A conference call with SEC football coaches on Thursday came to a head when the issue came up over how the two additional opponents of each team were decided for this season, multiple sources confirmed to ESPN.
The SEC pivoted to a 10-game, conference-only schedule in July. The additional two cross-division opposites were announced last week without a detailed explanation from the league for how they were selected.

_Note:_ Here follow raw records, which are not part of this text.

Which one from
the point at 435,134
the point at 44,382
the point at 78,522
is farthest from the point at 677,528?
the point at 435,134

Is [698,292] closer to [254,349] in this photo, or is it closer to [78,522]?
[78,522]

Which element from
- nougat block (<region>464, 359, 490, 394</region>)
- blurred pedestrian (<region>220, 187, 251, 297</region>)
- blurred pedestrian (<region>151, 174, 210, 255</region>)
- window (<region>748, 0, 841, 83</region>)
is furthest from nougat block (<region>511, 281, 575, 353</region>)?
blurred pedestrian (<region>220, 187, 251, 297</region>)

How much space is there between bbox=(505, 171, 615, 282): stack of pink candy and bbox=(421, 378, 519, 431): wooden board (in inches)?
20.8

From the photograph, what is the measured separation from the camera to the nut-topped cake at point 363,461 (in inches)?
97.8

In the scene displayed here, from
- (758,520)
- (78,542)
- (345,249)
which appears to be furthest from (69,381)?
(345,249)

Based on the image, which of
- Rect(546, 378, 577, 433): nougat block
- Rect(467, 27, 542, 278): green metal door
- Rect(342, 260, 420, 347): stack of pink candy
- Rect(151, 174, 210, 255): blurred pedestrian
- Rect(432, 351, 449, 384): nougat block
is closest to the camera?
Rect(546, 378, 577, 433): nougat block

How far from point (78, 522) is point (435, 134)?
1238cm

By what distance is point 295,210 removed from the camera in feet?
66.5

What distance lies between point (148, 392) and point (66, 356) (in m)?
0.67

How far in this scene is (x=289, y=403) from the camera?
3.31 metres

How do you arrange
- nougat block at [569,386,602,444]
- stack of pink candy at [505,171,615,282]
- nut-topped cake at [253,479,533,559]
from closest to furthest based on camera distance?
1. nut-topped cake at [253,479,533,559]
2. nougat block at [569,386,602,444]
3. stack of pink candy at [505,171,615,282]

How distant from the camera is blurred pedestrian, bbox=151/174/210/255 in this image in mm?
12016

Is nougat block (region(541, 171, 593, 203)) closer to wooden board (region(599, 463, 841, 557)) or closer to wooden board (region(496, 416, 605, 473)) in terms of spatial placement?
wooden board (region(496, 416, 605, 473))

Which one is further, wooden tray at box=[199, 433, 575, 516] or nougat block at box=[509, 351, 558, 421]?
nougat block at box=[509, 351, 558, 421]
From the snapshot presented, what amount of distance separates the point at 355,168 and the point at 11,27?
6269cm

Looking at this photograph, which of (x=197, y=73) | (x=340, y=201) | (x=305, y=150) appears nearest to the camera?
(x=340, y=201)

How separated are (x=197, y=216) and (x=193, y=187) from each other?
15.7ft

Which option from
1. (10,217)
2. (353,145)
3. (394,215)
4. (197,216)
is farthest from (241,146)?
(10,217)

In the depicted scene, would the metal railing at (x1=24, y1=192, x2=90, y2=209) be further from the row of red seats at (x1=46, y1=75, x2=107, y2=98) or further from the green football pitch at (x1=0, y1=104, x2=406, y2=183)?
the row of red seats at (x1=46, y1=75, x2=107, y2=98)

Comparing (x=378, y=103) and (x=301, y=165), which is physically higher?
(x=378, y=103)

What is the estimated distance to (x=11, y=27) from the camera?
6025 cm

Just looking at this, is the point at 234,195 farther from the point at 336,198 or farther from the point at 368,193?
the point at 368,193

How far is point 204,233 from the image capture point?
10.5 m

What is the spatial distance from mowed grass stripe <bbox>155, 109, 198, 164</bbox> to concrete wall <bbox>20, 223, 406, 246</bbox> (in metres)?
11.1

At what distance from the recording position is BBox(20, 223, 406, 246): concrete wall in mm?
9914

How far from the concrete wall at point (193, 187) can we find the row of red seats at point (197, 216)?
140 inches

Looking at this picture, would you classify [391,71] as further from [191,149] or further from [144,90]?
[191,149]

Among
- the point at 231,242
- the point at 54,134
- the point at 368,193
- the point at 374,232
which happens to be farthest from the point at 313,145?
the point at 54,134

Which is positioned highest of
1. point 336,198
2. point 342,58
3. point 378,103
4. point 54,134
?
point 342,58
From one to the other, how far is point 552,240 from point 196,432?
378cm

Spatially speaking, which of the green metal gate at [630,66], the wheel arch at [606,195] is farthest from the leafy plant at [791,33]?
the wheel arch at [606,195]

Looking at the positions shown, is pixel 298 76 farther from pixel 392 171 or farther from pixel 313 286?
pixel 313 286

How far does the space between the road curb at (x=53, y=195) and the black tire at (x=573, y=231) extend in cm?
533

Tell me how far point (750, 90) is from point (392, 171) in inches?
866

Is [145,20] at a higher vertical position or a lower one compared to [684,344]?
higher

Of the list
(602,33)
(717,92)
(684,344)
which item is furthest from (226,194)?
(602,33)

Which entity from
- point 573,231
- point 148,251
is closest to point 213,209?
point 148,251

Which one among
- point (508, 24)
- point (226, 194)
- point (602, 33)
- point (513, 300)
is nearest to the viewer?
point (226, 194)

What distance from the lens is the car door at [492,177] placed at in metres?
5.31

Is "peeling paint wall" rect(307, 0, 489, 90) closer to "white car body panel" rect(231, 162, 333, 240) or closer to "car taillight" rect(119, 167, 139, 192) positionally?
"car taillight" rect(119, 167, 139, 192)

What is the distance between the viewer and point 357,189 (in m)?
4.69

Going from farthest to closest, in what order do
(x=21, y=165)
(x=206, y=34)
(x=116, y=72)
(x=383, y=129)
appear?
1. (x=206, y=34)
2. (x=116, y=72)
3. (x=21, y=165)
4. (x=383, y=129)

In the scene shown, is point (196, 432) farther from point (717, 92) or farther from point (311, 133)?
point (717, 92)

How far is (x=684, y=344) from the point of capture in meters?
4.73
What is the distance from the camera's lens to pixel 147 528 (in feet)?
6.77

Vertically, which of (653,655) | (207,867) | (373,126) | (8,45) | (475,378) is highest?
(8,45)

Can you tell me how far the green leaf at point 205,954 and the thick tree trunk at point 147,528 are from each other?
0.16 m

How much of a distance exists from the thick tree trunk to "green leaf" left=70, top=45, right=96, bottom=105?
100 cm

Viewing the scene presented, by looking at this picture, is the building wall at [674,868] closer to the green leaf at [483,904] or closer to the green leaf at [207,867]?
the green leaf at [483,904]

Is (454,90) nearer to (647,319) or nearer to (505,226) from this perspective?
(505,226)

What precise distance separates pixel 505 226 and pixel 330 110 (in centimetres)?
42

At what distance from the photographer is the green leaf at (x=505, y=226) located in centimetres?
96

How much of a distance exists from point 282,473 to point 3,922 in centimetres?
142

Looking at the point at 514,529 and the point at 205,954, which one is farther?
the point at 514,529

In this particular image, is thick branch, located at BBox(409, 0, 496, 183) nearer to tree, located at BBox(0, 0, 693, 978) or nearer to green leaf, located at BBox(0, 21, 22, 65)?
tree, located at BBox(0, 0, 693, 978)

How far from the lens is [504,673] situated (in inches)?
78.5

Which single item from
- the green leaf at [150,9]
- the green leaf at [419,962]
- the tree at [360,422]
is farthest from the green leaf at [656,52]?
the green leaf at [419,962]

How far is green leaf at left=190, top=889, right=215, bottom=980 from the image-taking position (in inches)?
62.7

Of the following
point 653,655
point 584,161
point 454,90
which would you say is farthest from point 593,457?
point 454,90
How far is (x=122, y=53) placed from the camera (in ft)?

Half of the league coaches expressed, either on the call or to ESPN in private, their frustration and / or anger over how the two additional games were chosen, with several coaches telling ESPN that the SEC himself open song to the critique of the whole process appears “corrupt.”
The conference call with coaches and SEC officials turned controversial after one coach asked for specifications on how the league selected the opponents, sources told ESPN. Unsatisfied with the response, sources said as many as four other coaches chimed in with their own concerns.
At one point, a coach claimed, “Favoritism was played.” Another coach asked if the league would be willing to release the formula to the press, “because we’re dealing with all these questions about the press and we have no answers, and we were told, ‘No, to ‘there was no formula.’
“That’s why so many coaches piss.”
Another coach said: “There just wasn’t a lot of clarity and transparency about how they got to where they were at the two extra games, and that rubbed a lot of people the wrong way. … The call went pretty wild. It would have been a good piece of reality TV. “
Several coaches told ESPN that they were led to believe, at least in the first instance, that they would simply play the rotating divisive enemies on their 2021 and 2022 schedules, but that the league decided against that option because some teams were potentially against each other playing each other in back-to-back seasons.
“They told us they were trying to balance the totality of the scheme, but what was already on our schedules should not have mattered. That was a given. That has nothing to do with anything,” a coach told ESPN. “Again, they did not give us many answers, so this is what they get.”
Yahoo Sports was the first to report on Friday that the meeting was content-driven.
Defending national champion LSU, which Florida considers its annual enemy of division, added a home game against Missouri and a dike game at Vanderbilt. Meanwhile, Alabama, who were already planning to play Georgia, grabbed a home game against Kentucky and a dike game at Missouri. Georgia, who already played SEC West’s Alabama and Auburn, will play Mississippi State and Arkansas at home along the way.
The SEC’s first-year coaches were particularly hard hit by the extra two cross-division games. Arkansas will play six teams in the preseason coaches’ interview in the first season of Sam Pittman; new team of Mississippi State coach Mike Leach will play five, including road games at Alabama, Georgia and LSU; Ole Miss coach Lane Kiffin’s first year team will also play five; and Eli Drinkwitz’s Missouri team will put four teams – Alabama, Florida, Georgia and LSU – in the top eight of the coaches’ demand.
One coach had to say that if the Alabama and Florida league tried to keep playing in back-to-back years – that would have been the case if the rotating enemies were moved from 2021 to this season – then why is Arkansas, for example, should do this season Georgia play as one of the added opponents and then turn around and play the Bulldogs in 2021? “The irregularity of everything makes it clear that they are protecting some teams and not others,” the coach said.
An SEC official said the league would not respond to the call and referred back to Commissioner Greg Sankey’s statement last week, emphasizing the full schedule of each team and not just the two additional games.
A league source told ESPN, “If we’re still arguing and playing football over these two months, I’m all for it.”